Em entrevista, ele recorda o salário “irrecusável” de 7 mil libras por semana e faz uma observação discreta sobre a distância entre sua época e o presente: brinca que hoje esse valor equivaleria ao vencimento de um Sub-20 na Inglaterra. O contraste não é inesperado: a Premier League concentra hoje boa parte das maiores folhas entre brasileiros no exterior — entre os 10 mais bem pagos da seleção, quatro atuavam na liga inglesa.

Mirandinha também revisita escolhas que definiram sua carreira: apesar de ainda ter contrato com o Newcastle, voltou ao Palmeiras por empréstimo em 1989 na esperança de disputar a Copa de 1990. A convocação não veio e, segundo o próprio, a sequência posterior foi de perda de brilho, com passagem por Portugal e o fim gradual da carreira como jogador. A frustração da época passou a integrar a narrativa que ele hoje transmite aos atletas que treina.

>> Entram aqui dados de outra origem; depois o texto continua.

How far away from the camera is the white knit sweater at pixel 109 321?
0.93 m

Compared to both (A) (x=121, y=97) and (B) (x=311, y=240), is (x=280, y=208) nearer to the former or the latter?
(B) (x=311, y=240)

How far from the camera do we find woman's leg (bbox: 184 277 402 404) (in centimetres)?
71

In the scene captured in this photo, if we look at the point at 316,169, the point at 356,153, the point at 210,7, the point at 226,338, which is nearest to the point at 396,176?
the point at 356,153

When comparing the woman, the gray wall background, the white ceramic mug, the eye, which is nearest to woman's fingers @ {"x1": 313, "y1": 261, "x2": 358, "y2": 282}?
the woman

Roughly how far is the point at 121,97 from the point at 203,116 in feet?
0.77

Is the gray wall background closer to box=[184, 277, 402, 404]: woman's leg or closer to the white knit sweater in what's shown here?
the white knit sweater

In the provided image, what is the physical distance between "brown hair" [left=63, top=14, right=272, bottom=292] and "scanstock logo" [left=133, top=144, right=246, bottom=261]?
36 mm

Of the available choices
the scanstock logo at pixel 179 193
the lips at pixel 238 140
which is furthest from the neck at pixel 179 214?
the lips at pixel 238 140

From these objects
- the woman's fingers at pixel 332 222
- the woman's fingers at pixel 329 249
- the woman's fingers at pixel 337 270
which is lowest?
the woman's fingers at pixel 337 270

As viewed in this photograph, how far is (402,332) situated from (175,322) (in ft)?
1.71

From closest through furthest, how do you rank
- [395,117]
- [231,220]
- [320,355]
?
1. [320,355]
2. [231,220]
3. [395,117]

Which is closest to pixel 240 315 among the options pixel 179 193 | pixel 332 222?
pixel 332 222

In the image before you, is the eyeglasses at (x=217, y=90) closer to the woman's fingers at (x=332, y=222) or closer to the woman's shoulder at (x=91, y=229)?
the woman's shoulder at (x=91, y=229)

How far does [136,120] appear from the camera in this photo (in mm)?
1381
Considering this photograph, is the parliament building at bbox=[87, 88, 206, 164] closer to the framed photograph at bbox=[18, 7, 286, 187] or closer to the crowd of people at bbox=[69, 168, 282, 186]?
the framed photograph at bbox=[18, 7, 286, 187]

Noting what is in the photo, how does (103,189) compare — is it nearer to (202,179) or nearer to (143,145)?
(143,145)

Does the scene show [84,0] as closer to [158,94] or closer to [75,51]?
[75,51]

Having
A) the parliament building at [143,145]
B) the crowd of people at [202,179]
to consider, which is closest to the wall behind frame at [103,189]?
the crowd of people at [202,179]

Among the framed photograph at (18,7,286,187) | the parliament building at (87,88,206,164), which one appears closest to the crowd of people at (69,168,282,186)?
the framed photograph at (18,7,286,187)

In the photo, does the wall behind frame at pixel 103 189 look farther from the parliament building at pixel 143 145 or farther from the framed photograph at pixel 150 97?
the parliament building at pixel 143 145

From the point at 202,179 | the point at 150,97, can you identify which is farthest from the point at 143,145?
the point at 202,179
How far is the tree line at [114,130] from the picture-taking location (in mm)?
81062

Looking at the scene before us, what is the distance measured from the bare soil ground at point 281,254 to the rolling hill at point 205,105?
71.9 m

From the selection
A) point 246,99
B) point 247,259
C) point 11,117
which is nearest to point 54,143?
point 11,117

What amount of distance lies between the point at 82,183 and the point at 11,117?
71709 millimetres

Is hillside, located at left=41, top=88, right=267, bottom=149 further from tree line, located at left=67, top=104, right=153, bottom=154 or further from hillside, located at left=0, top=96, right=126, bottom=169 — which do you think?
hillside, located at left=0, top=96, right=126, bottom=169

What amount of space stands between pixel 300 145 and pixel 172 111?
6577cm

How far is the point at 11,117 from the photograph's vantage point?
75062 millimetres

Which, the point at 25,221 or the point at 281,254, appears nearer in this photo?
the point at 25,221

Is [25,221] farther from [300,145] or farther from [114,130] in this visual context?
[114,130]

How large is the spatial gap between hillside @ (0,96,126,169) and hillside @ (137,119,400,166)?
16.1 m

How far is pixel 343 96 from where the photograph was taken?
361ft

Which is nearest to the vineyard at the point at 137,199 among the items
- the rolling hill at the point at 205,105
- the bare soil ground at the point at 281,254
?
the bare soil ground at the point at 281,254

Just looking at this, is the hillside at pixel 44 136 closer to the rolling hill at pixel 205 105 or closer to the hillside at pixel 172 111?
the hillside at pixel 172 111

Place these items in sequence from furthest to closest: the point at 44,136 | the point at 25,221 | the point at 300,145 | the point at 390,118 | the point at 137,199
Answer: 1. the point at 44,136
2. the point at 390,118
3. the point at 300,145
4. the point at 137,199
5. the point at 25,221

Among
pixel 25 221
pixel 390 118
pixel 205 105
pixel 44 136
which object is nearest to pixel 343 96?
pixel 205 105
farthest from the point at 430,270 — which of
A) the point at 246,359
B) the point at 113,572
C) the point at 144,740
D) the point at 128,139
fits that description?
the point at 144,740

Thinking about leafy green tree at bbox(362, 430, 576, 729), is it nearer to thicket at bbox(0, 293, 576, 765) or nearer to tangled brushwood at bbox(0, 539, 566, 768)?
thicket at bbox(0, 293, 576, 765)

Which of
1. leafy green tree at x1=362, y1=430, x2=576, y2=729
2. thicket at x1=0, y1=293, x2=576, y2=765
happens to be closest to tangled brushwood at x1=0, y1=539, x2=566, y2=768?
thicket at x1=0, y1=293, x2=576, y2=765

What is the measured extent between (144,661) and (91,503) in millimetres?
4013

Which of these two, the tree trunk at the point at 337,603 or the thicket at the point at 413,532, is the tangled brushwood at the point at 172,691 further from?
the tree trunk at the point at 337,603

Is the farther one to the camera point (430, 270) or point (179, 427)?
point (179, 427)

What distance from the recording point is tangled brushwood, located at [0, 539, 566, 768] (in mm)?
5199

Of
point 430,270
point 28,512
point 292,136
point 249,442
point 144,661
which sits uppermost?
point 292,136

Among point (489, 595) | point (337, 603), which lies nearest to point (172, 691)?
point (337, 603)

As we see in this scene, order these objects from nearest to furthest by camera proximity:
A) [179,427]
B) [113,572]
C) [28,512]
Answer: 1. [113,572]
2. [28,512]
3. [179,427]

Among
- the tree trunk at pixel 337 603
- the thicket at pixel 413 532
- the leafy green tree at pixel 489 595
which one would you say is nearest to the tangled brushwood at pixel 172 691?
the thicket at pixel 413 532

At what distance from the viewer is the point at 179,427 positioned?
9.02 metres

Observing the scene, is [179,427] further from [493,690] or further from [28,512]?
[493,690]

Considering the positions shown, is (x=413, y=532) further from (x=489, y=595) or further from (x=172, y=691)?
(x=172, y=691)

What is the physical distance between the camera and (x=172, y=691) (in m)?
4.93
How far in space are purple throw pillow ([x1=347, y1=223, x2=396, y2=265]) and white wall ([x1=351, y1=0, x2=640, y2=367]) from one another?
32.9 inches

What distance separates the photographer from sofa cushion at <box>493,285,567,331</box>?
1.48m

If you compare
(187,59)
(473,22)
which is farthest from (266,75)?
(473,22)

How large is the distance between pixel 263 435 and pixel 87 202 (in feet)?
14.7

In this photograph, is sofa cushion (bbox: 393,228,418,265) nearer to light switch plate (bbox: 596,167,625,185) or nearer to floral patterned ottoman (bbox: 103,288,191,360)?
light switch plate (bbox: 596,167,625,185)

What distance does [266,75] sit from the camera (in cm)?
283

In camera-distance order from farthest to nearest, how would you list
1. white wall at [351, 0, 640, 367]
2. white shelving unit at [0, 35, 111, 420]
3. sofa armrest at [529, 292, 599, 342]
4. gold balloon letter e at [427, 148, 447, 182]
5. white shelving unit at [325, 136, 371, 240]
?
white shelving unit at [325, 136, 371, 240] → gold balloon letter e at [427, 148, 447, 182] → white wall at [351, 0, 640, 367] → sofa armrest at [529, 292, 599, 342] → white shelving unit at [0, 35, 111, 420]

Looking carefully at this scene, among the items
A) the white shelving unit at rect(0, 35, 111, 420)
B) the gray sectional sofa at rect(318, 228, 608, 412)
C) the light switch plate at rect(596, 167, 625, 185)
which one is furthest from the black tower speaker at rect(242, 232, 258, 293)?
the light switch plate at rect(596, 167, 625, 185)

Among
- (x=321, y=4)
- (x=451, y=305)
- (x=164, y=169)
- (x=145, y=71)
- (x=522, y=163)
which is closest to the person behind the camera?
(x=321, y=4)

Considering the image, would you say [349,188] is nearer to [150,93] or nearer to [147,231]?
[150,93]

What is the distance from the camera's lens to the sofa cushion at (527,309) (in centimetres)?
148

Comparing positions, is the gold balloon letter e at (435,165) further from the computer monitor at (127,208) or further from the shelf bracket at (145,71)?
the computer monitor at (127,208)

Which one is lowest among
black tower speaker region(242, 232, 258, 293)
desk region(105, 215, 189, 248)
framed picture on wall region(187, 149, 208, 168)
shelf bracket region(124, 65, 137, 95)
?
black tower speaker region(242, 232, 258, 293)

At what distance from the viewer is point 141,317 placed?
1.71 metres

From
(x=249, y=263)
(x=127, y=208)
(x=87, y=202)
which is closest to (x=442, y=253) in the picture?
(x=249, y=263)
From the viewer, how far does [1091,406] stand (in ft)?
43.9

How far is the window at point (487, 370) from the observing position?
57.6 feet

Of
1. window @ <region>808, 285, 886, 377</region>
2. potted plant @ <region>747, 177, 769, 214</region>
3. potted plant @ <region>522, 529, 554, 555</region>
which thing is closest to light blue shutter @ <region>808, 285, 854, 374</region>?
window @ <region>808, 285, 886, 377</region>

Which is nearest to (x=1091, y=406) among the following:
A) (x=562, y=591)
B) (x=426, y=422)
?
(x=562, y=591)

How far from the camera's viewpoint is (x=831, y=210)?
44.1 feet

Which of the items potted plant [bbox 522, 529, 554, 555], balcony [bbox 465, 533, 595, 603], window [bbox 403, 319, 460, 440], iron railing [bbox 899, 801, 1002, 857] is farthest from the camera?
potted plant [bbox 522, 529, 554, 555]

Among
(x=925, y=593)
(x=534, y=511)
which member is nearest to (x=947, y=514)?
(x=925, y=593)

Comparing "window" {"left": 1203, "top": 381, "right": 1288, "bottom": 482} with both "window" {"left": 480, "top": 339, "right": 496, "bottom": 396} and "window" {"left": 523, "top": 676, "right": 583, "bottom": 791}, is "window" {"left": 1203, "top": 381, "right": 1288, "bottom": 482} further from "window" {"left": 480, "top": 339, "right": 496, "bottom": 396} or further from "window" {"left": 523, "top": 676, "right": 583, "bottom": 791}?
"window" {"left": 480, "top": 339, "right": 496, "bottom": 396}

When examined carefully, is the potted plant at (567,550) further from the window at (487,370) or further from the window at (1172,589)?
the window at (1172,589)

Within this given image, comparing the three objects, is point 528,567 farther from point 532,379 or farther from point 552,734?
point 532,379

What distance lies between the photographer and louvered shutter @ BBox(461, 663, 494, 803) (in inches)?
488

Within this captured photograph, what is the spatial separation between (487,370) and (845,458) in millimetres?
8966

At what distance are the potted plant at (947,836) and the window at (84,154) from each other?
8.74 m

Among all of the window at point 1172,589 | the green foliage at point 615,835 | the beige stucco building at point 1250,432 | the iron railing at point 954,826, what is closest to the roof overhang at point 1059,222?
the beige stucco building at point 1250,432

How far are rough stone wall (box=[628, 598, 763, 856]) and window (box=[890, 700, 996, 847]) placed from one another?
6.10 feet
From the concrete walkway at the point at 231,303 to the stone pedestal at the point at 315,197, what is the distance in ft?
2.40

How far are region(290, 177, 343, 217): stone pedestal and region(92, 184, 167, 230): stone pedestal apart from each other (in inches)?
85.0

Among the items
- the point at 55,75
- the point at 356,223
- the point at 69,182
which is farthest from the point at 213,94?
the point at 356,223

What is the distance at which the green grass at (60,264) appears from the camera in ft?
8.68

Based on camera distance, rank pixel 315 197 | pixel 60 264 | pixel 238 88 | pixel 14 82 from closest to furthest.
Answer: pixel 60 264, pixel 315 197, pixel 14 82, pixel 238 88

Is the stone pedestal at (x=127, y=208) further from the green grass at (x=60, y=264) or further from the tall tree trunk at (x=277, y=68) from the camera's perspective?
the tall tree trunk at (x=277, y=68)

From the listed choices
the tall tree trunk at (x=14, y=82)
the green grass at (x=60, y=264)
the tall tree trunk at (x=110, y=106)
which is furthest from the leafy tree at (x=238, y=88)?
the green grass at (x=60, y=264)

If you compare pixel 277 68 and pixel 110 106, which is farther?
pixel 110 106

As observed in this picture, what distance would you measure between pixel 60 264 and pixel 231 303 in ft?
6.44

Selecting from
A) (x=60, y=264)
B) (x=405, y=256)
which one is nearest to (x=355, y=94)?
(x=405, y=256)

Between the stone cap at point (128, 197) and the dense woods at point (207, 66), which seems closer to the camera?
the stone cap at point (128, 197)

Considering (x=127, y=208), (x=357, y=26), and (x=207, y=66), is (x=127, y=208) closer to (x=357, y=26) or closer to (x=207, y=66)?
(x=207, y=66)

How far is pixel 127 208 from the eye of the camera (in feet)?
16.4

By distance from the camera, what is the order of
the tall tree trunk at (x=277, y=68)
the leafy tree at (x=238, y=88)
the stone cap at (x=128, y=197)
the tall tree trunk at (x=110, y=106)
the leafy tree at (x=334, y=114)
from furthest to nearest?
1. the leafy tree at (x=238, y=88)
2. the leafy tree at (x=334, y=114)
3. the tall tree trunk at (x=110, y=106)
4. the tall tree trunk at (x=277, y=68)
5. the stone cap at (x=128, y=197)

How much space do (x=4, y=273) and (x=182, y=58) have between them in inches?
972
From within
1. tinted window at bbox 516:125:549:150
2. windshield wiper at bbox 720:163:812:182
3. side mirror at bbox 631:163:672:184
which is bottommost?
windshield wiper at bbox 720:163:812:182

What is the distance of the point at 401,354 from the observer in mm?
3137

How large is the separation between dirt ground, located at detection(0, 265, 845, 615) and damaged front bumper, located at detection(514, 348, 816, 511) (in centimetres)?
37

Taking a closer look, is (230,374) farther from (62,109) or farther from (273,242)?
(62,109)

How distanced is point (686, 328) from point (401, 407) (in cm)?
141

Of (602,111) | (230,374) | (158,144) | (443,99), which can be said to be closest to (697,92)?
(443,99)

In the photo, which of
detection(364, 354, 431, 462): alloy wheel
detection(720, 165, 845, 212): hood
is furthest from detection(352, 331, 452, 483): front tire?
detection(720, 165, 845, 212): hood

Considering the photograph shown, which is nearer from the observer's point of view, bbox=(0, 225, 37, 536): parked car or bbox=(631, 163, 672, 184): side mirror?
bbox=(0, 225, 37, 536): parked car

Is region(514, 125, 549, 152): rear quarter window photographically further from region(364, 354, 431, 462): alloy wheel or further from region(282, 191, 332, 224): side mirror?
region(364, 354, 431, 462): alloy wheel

Aos 67 anos e com cerca de 30 anos de treinador no currículo, Mirandinha está em Rondônia há cinco meses após trabalhos que incluíram o 4 de Julho e projetos de base no interior de São Paulo. Ele diz acompanhar a Premier League e aponta semelhanças entre seu estilo e jogadores atuais, como Igor Thiago (Brentford, 52 jogos e 26 gols) e Vitor Roque (Palmeiras, 87 jogos e 27 gols). Mais do que reviver glórias, o ex-jogador busca transformar a experiência pioneira em ferramenta para formar atletas que sonham em sair do país.